`

Solr索引大小分析

阅读更多
http://juanggrande.wordpress.com/2010/12/20/solr-index-size-analysis/

In this post I’m going to talk about a set of benchmarks that I’ve done with Solr. The goal behind it is to see how each parameter defined in the schema affects the size of the index and the performance of the system.

The first step was to fetch the set of documents that I was going to use in the tests. I wanted the documents to be composed of real text, so I started to look for sources in Internet.
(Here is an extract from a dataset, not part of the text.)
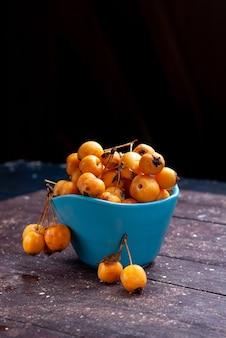 正面の遠景黄色いサクランボは茶色の木の青いボウルの中で新鮮で熟したまろやかです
The first one that I really liked was Twitter. They provide a REST API that allows you to read a continuous stream of tweets, composed of approximately 1% of all the public tweets. Each tweet is expressed as a JSON Object, and carries meta-data about the message and the author. While this source allowed me to get a good number of documents in a short time (about 1.7 million tweets in 2 days), they were really small, so I started to look for a source of bigger documents, finally choosing Wikipedia. I downloaded the documents through HTTP using the “Random Article” feature in their site, obtaining about 160,000 articles in a couple of days. At the time of writting, the site download.wikipedia.org, which provides an easy way of downloading a bunch of articles, was out of service.

The next step was to design the schema. Because one of the objectives is to see how each change in the schema affects the size of the index, I used many different combination of parameters, as to measure the influence of each one of them. On each case, the database of stop-words was populated using the top 100 terms of each set of documents, obtained from the administration panel of Solr. For both datasets, the “omitNorms”, “termVectors” and “stopWords” parameters are referred to the “text” field. In all cases, the value of the parameters “termOffsets” and “termPositions” is the same as “termVectors”.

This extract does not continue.